According to some publicly available data, Excel 2002 and Excel 2000 still had a considerable user base, so we have made a decision to support these two older versions as well. As a result, EasyFitXL initially included support for Excel versions from 2000 through 2007, covering perhaps over 99% of all Excel installations in the world.

Last month Microsoft has released Excel 2010 which does not make a big difference in terms of data analysis, however, with its release we started receiving compatibility complaints from our customers, so we performed an in-depth testing and released an updated version of EasyFit (available for download).

### EasyFit 5.3 Released

Wednesday, January 20th, 2010

Recently a customer has contacted us and noted that the Inverse Cumulative Distribution Function (the Quantile Function) of the Inverse Gaussian distribution implemented in EasyFit works well for lambda=1902.1, mu=41857.0 and P=0.9, but fails for the same lambda & mu and P=0.99. Last week we have released an updated version of EasyFit that fixes the problem, and in this post we would like to elaborate more on the issue.

Evaluating the Inverse CDF of the Inverse Gaussian Model
Since the CDF of the Inverse Gaussian distribution is quite complicated (expressed in terms of the two Laplace Integrals), the Inverse CDF of this model is not available in closed form, and cannot be easily evaluated for a given set of distribution parameters. Initially, we have implemented an iterative approximation algorithm that evaluates the ICDF(P) using the CDF as well as the PDF to speed up the calculation. The algorithm itself works very well over a great range of input parameters, however, we have placed a limitation on how many iterations it is allowed to perform.

Because EasyFit is considered an interactive data analysis tool, we are always looking for a balance between the feature set and the performance, which is especially important when using EasyFit with Excel worksheets calculated in real time. The limitation on the number of iterations is necessary to make sure the algorithm doesn’t fall into an “infinite loop”, meaning the situation when it’s unable to reach the specified accuracy regardless of how long it continues to work. The problem usually happens when we are hitting the precision limitations of the computer’s CPU: in theory, the algorithm must converge in a limited number of steps, but in reality, it will just continue iterating over and over again without any accuracy improvements.

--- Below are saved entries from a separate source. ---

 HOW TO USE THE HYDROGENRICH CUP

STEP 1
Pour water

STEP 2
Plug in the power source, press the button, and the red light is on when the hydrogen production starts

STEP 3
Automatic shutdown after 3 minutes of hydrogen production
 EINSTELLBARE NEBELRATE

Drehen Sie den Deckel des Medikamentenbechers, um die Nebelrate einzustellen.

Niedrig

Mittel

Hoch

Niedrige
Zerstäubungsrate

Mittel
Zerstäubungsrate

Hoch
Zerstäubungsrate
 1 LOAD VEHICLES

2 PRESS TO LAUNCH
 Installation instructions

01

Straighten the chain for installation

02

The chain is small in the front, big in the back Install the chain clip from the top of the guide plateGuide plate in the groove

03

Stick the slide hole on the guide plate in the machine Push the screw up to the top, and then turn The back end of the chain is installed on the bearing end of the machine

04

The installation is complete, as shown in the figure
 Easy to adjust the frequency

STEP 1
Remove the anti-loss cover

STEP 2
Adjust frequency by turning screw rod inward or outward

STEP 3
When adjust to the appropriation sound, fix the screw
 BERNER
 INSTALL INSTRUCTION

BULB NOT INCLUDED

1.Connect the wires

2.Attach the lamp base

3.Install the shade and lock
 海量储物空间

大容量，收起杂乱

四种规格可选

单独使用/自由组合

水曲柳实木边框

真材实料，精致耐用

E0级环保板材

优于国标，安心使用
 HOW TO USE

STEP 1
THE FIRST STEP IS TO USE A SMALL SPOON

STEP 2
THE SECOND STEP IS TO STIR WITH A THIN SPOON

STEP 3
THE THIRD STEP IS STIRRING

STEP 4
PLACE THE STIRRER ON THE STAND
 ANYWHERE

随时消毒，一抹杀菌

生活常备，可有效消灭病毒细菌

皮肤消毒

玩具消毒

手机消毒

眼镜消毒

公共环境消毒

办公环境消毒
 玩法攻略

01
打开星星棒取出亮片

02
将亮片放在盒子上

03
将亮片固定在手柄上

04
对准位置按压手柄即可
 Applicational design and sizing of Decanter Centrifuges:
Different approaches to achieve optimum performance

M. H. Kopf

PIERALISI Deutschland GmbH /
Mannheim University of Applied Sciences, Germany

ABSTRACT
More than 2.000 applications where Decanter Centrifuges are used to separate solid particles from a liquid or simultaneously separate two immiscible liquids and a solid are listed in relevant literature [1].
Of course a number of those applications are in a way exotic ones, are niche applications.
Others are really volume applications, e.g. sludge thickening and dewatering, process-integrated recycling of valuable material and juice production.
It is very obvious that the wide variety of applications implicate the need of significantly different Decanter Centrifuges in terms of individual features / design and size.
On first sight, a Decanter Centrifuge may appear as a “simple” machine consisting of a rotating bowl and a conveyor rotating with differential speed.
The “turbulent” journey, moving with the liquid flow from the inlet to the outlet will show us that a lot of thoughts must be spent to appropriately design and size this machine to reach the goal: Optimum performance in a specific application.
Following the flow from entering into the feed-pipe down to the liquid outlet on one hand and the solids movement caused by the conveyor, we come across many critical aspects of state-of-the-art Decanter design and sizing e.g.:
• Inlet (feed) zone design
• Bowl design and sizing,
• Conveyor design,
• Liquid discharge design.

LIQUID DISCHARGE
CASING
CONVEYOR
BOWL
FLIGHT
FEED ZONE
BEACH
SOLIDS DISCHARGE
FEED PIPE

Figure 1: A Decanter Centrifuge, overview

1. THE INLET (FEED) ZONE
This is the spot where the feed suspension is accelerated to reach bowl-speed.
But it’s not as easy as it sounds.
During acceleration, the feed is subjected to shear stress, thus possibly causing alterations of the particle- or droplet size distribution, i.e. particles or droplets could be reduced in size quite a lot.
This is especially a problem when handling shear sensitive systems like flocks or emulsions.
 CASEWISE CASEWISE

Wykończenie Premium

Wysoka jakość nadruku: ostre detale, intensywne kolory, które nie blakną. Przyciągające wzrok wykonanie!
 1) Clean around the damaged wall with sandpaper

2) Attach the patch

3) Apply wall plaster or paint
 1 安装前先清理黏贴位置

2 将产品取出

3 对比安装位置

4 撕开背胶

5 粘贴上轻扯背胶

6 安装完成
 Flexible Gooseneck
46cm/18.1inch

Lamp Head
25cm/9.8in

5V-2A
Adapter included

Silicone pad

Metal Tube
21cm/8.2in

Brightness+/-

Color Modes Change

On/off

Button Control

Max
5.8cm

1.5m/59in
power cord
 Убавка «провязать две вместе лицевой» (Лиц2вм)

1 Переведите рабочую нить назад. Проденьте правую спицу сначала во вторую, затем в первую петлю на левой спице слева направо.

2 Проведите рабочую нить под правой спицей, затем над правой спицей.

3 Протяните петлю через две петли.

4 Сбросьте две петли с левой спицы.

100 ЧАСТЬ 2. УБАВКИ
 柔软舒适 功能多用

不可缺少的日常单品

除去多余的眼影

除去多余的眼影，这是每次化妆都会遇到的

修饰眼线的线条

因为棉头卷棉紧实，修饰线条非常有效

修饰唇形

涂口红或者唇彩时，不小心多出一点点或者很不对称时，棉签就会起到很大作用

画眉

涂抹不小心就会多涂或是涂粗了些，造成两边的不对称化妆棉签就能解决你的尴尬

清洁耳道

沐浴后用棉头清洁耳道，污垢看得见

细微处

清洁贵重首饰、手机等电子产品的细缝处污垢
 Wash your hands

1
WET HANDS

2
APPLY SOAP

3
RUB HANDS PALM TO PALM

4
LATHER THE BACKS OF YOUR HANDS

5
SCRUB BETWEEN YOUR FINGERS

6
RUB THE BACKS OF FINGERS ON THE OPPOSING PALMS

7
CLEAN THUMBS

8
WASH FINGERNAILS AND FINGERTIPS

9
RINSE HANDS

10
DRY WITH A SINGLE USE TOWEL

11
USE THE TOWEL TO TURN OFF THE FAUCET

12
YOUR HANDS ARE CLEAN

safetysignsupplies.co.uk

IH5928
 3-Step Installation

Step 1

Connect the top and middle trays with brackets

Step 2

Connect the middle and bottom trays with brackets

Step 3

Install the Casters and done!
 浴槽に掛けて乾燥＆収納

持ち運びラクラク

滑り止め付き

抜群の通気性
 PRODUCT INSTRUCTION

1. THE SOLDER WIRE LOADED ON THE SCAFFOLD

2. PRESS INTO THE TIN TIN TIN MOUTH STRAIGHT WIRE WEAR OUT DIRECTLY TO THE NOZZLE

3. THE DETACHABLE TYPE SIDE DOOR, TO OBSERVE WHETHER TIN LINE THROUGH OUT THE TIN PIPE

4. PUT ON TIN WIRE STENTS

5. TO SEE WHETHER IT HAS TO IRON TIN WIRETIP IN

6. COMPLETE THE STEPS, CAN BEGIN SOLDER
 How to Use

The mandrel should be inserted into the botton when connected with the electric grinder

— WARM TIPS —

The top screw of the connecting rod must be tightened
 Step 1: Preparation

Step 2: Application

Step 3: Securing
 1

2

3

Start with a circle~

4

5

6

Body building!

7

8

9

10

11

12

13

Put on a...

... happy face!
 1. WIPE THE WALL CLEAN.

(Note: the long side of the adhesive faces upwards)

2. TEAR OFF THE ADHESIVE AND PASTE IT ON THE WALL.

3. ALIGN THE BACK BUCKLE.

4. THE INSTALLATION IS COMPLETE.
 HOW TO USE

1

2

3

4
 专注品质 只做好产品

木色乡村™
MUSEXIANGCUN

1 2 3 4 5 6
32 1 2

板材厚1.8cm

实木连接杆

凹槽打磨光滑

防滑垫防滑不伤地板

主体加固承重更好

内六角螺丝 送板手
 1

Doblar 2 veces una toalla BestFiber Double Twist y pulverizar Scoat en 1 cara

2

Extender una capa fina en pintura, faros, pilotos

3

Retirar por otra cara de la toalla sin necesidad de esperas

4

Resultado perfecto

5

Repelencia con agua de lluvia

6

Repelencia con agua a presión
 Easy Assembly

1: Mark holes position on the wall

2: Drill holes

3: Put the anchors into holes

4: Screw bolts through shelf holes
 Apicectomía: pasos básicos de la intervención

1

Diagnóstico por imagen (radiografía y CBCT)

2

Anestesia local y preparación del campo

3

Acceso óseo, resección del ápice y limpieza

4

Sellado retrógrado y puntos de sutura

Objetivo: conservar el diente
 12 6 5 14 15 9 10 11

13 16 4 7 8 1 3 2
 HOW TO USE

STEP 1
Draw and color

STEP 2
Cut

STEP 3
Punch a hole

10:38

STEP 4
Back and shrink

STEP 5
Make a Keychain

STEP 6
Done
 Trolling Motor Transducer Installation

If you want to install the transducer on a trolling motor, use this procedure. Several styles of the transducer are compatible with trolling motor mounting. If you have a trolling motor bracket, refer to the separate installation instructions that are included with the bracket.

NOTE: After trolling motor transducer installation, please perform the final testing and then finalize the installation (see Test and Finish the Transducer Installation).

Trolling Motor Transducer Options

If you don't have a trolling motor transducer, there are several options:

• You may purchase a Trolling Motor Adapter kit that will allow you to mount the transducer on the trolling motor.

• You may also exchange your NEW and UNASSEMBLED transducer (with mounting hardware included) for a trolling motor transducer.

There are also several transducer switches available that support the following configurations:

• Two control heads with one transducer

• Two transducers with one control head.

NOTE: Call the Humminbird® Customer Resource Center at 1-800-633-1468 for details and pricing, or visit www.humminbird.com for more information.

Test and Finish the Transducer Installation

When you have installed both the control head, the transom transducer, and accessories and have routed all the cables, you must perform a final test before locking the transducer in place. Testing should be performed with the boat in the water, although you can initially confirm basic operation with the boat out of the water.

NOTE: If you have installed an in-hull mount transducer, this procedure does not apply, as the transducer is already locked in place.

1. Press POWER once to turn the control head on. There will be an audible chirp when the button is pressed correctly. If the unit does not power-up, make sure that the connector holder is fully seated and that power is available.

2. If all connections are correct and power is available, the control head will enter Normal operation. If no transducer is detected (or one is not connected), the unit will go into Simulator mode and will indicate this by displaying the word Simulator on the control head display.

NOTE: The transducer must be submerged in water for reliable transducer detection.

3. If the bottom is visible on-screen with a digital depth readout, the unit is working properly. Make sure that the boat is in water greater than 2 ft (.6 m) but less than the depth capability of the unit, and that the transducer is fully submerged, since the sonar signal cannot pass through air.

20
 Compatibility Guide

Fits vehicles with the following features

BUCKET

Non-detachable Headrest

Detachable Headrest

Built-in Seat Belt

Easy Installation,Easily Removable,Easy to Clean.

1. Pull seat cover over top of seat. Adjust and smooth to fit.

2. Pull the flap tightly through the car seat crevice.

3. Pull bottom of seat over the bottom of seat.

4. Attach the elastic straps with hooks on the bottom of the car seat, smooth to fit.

As a solution, we have made some improvements to the algorithm, making it more robust and efficient, so it now works with the same accuracy, but for a larger range of input parameters. For example, considering the parameters that initially caused the problem (lambda=1902.1 and mu=41857.0), the ICDF(P) can be evaluated for values of P up to 0.999925, which is more than enough for most statistical analysis applications.